**Passage given:**
((

Donna Biscoe (born September 30, 1955) is an American actress.

Early years
Biscoe was born in Fort Benning, Georgia, the daughter of Mildred Skillern, a retired Carver High School English teacher. Biscoe attended Carver, then graduated from Kendrick High School in Columbus in 1973 and later graduated from Clark Atlanta University with a bachelor's degree in elementary education. Biscoe later went to Lee Strasberg Theatre and Film Institute in New York for six months.

In the 1980s, a casting agent discovered Biscoe while she worked as a flight attendant for Eastern Airlines.

Career
After returning to Atlanta, Biscoe began acting in plays, including playing Martin Luther King Jr.’s mother in A Boy King at the Atlanta Children’s Theater. In late 1980s, Biscoe also began appearing in an supporting roles in film and television, including four appearances in In the Heat of the Night, CBS miniseries Mama Flora's Family (1998), and well as films Love Crimes (1992) and Blue Sky (1994).

))

**Information supplied:**
((

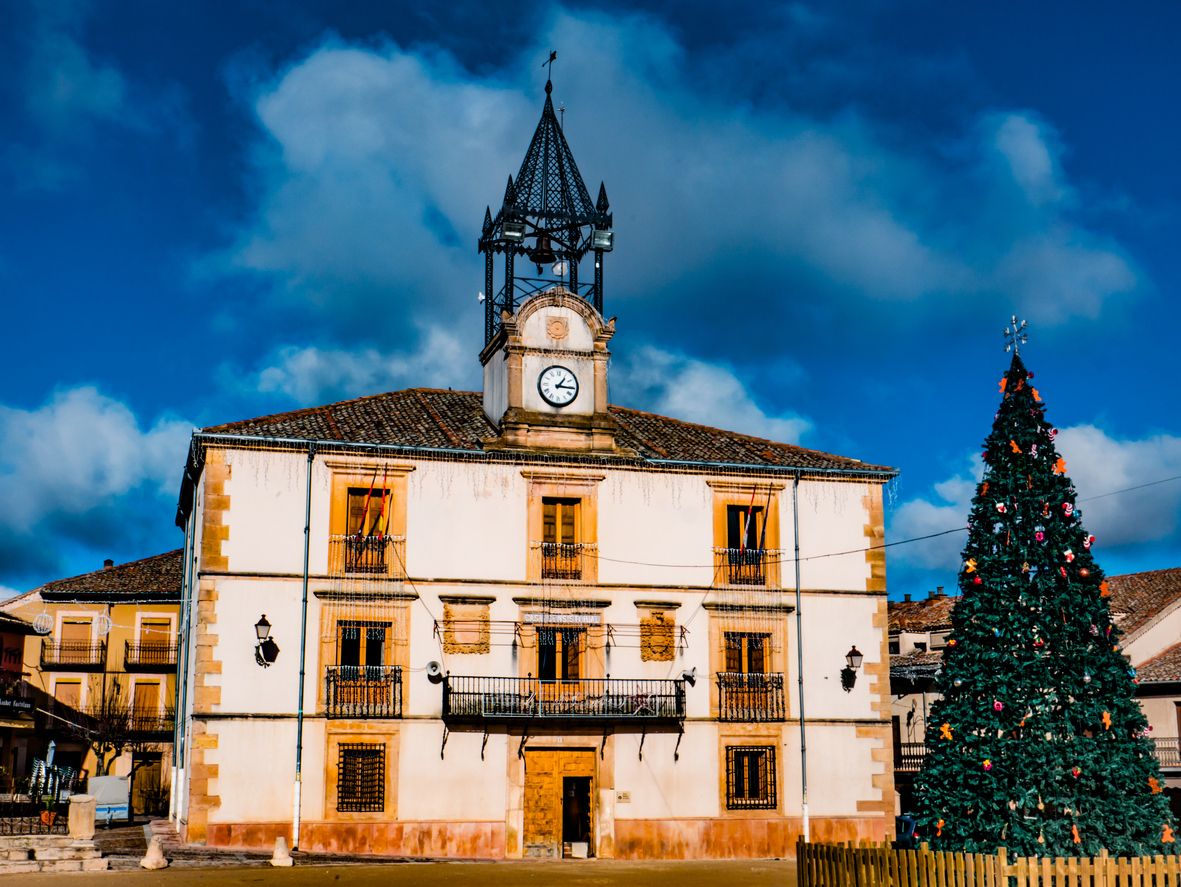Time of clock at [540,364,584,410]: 1:15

))

**What to work on:**
1. List every school or institution that the Donna Biscoe profile says she attended.
2. From the Donna Biscoe profile, set down everything from "In the 1980s, a" down to "Blue Sky (1994).".
Work only from the Donna Biscoe profile; the lines play no part.

**Solved problems:**
1.
- Carver High School
- Kendrick High School
- Clark Atlanta University
- Lee Strasberg Theatre and Film Institute

2.
In the 1980s, a casting agent discovered Biscoe while she worked as a flight attendant for Eastern Airlines.

Career
After returning to Atlanta, Biscoe began acting in plays, including playing Martin Luther King Jr.’s mother in A Boy King at the Atlanta Children’s Theater. In late 1980s, Biscoe also began appearing in an supporting roles in film and television, including four appearances in In the Heat of the Night, CBS miniseries Mama Flora's Family (1998), and well as films Love Crimes (1992) and Blue Sky (1994).